Nice or not, the Tavern has been so successful that Campbell is currently in a position of competing with himself: Prior to splitting with the club, he lined up shows that now directly oppose his first month's worth of entertainment at the Lounge, a retro-attractive, dimly lit sanctuary that feels like the Tavern's more sophisticated older cousin. (The Lounge's schedule includes an opening-night triple bill from Check Engine, Jet Black Joy and the Swanks on Friday, December 6; Skeleton Key, Uphollow and Black Black Ocean take the stage on Monday, December 9.) And though Campbell will be severing his ties to the Tavern, bands are not expected to do the same: The club will continue to host live music, with booking duties split among present employees.
"I read an interview with Doug Kauffman [of Nobody in Particular Presents] where he was talking about this business being all about relationships," Campbell says. "I think that's totally true. A club is really not about anything more than the promoter who's controlling it and what their relationships are with the agents who represent the bands. I'm totally confident in my relationships, and I know that those people will follow me wherever I go."
But what about fans who might not be ready to give up their trusty Tavern-side barstool, or those who might be dubious of the Lounge's new locale?
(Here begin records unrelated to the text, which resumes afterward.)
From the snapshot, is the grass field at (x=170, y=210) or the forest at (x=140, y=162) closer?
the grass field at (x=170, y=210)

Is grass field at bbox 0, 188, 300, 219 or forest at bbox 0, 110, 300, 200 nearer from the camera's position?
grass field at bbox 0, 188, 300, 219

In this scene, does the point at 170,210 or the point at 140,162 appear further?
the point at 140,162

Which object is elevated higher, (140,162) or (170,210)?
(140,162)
"Free parking -- that's how we'll get them," says Gebhardt, laughing. "Really, I think this area has a reputation that precedes it in a way that isn't totally positive. Once people get down here and see what it's all about, those preconceptions will kind of go away. The feeling of everyone around here is that this area is just going to continue to grow and develop. We just kind of got in on the ground floor of that."
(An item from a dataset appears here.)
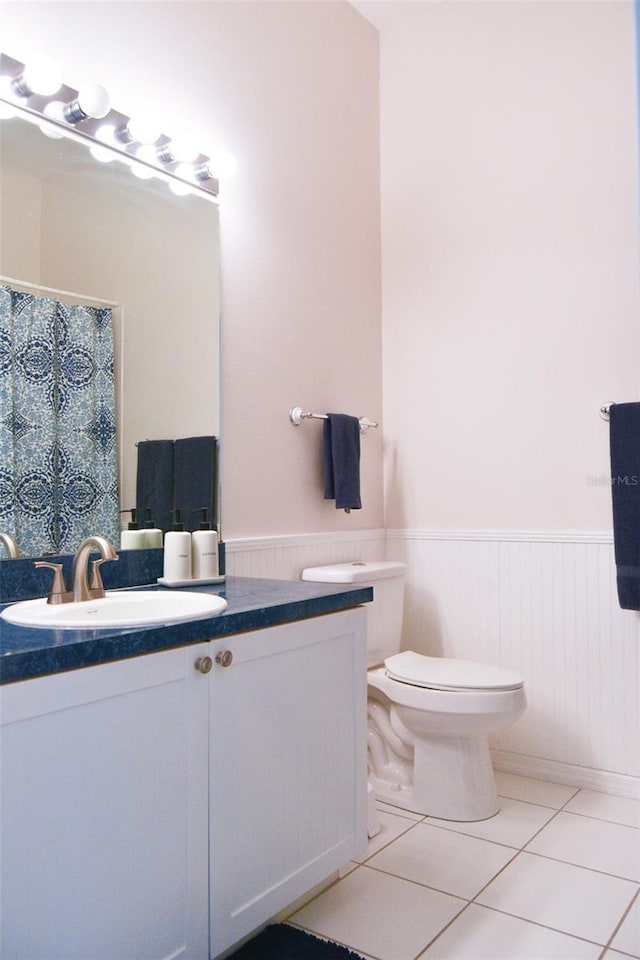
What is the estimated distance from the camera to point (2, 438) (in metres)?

Campbell and Gebhardt are not the first music-minded business owners to move out of the confines of downtown into its largely industrial fringes: A couple of years ago, saxophonist Laura Newman took over duties at Herb's Hideout, just a few blocks down the road from the Larimer Lounge on 21st Street, turning that place into an eclectic and happening spot that's defied those who doubted the viability of its location. Promoter (and former Tavern affiliate) Jason Cotter and partner Kurt Ottaway recently opened the Climax Lounge in the old Raven location on 21st and Welton, revitalizing an area that has a rich history of local music, both aboveboard and clandestine: Once upon a time in the underground, warehouses along streets in the upper twenties hosted illegal shows for the in-the-know sect, and the neighborhood's jazz legacy is hinted at by the grand, if barely used, theaters that line the streets of Five Points.
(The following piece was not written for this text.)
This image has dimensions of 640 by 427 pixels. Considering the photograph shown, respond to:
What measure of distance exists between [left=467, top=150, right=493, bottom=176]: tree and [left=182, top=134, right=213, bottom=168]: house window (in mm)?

Today the Larimer Lounge is part of a neighborhood that is very much in flux, with a few art galleries and restaurants sprinkled among the liquor stores, scrapyards and industrial machinery of the upper Ballpark neighborhood. Down the street from the club -- formerly the Sunshine Lounge, a neighborhood watering hole that occasionally hosted live music -- hundreds of newly polished loft-style apartments sit vacant. Everyone, including Campbell and Gebhardt, are banking on the notion that a boom is just around the corner. (For the moment, however, a boarded-up pawnshop is what's really around the corner.)
"I think this place is great," says Campbell. "I'm hoping people are going to find out about it and just sort of freak out."
Last week, Justin Guarani, the big-haired singer who hammed his way into the preteen consciousness as a contestant on American Idol, was invited to participate in the Macy's Thanksgiving Day Parade as part of a float, mugging for cameras and parade-watchers and singing a ballad about trains and mountains while Katie Couric and Matt Lauer chatted about high school baton twirlers.
This is the kind of opportunity that awaits the near-winner of a hugely successful television talent contest. (Meanwhile, Kelly Clarkson, who beat Guarani by a landslide in the final tally, currently graces the cover of Seventeen and reveals her "naughty side" within its pages. We can only imagine!) Still, such dubious rewards haven't deterred new legions of Idol aspirants from vying for the chance to be humiliated on a national network, as evidenced by the throngs who turned up to audition for the show's producers last month. Locally, MIX 100.3/FM has come up with its own variation on the theme with Colorado Idol, a two-tiered regional contest; the second round takes place at the Soiled Dove on Wednesday, December 11.